The eighteen proteins investigated in this study represent key biological processes involved in CRC (LM) development and progression (Table 1). Additionally, the proteins were selected based on their putative clinical applicability as well as on the availability of adequate immunohistochemical antibodies. Although the selected proteins cover a wide spectrum of biological functions, several others have been described in literature to be involved in CRC (LM). Regardless of which proteins constitute the prognostic classifier, in essence it should outperform the standard clinically applied prognostic parameters. Here, we show that the classifier based on AURKA, PTGS2 and MMP9 expression was retained as independent prognostic parameter after correction for the standard clinicopathological prognostic variables in a multivariate analysis, with improved prognostic value compared to the established clinicopathological prognostic parameters and stronger than when using individual protein biomarkers [31–33]. Furthermore, it outperformed the prognostic model based on the clinicopathological prognostic parameters. As such, clinical assessment of AURKA, PTGS2 and MMP9 expression may stratify CRCLM patients into subgroups with good versus bad prognosis. Based on this stratification, the classifier may aid in selecting patients for adequate treatment after CRCLM resection.

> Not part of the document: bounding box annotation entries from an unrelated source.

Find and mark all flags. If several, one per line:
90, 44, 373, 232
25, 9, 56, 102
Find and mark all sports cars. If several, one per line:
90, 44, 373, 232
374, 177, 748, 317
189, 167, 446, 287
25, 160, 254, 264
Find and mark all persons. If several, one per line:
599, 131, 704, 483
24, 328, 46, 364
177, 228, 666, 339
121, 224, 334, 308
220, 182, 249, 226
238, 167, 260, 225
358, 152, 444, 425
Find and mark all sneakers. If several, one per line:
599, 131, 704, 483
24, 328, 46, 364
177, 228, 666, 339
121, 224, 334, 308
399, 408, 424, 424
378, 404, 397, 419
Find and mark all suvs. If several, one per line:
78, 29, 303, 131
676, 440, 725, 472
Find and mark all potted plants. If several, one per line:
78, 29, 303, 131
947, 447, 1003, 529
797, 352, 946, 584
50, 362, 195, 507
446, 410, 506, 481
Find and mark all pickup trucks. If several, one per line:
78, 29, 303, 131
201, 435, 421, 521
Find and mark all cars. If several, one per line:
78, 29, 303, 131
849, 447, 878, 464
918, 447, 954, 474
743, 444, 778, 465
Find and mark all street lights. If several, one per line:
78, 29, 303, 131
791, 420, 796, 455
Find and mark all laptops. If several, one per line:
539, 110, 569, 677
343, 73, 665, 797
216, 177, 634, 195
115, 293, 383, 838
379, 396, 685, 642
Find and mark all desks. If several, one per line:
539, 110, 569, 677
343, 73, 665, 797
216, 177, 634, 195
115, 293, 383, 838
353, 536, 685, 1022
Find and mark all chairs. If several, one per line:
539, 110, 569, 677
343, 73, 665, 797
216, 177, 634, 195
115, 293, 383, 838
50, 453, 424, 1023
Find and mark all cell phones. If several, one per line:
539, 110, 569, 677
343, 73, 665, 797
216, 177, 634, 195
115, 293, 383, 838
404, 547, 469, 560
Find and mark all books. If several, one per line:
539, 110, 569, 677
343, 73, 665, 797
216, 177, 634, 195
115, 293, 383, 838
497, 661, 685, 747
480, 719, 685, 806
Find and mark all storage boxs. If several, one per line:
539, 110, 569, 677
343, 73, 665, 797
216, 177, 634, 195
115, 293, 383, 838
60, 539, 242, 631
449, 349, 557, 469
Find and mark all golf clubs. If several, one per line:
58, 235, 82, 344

When stratifying CRCLM patients by location of the primary tumor in the large intestine, it turned out that the classifier performed well in patients with liver metastases originating from colon cancer, but not from rectal cancer. This may be explained by the different functional roles of the proteins of the classification system in colon and rectum, e.g. such as has been indicated for MMP9 [41]. In patients treated with systemic therapy, the classifier also lacked prognostic value, which may suggest that commonly applied systemic therapy regimens improve the survival of patients with high expression of AURKA, PTGS2 and MMP9 (Class II). Accordingly, patients with poor prognosis based on this classifier, may benefit from systemic therapy in addition to liver resection. More likely, however, survival of patients in class I is decreased in this subgroup compared to class I patients in the subgroup not treated with systemic therapy. This may reflect a more elaborate metastatic dissemination – often leading to the addition of systemic treatment to surgery alone in order to improve resectability or remove remnant CRCLM – and a high number of CRCLM has frequently been associated with decreased OS. [3–6] It should be noted, however, that these patient subgroups may be too small to draw firm conclusions from.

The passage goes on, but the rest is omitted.